INSTRUCTIONS FOR THE TASK :: For the listing below, print exactly the lines from the line with "Lionel Messi raising" to the line with "Taylor Swift in", both included, and nothing beyond them.

Segment Start: RECORD EXCERPTS

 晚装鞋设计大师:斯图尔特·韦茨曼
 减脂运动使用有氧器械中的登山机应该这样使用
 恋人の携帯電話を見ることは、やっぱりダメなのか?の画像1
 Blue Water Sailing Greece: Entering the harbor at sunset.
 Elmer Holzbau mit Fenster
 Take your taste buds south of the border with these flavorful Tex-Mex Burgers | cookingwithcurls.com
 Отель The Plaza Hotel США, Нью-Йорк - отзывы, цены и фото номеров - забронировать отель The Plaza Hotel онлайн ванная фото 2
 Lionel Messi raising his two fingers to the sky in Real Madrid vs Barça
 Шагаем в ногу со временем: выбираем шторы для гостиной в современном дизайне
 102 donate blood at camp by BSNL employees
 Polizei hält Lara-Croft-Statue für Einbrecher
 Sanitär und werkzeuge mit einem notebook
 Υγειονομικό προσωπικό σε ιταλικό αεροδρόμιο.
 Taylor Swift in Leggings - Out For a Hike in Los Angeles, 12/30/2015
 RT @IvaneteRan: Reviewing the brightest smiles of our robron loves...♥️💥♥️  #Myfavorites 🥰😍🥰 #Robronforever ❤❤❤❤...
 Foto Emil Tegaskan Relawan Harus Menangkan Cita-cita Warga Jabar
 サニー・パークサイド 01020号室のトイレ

Segment End: RECORD EXCERPTS
Segment Start: RECORD EXCERPTS

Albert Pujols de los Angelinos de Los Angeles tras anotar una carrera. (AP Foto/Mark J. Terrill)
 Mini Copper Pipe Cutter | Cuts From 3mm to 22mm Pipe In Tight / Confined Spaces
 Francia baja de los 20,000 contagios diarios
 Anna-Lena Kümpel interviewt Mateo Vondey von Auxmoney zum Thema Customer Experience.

Segment End: RECORD EXCERPTS
Segment Start: RECORD EXCERPTS

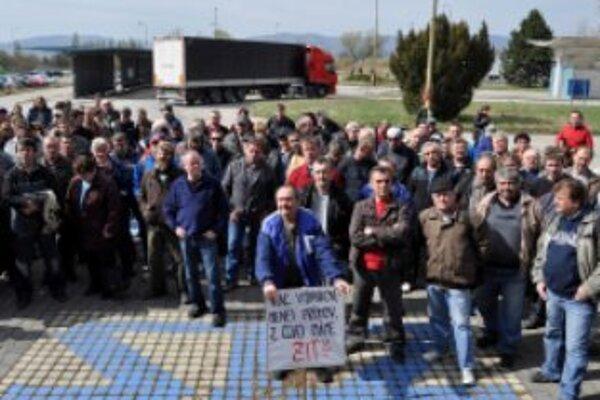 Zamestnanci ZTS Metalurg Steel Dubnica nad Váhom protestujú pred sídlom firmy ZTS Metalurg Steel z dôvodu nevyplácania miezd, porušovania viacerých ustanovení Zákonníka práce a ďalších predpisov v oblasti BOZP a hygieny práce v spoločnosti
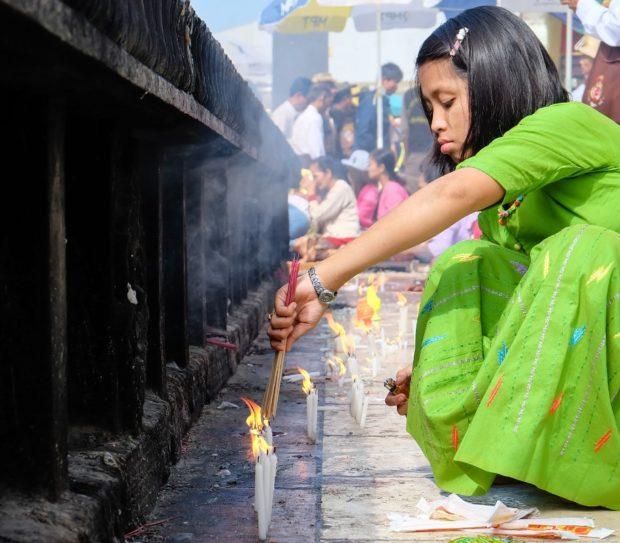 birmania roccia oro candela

Segment End: RECORD EXCERPTS

EXERCISE ANSWER ::
 Lionel Messi raising his two fingers to the sky in Real Madrid vs Barça
 Шагаем в ногу со временем: выбираем шторы для гостиной в современном дизайне
 102 donate blood at camp by BSNL employees
 Polizei hält Lara-Croft-Statue für Einbrecher
 Sanitär und werkzeuge mit einem notebook
 Υγειονομικό προσωπικό σε ιταλικό αεροδρόμιο.
 Taylor Swift in Leggings - Out For a Hike in Los Angeles, 12/30/2015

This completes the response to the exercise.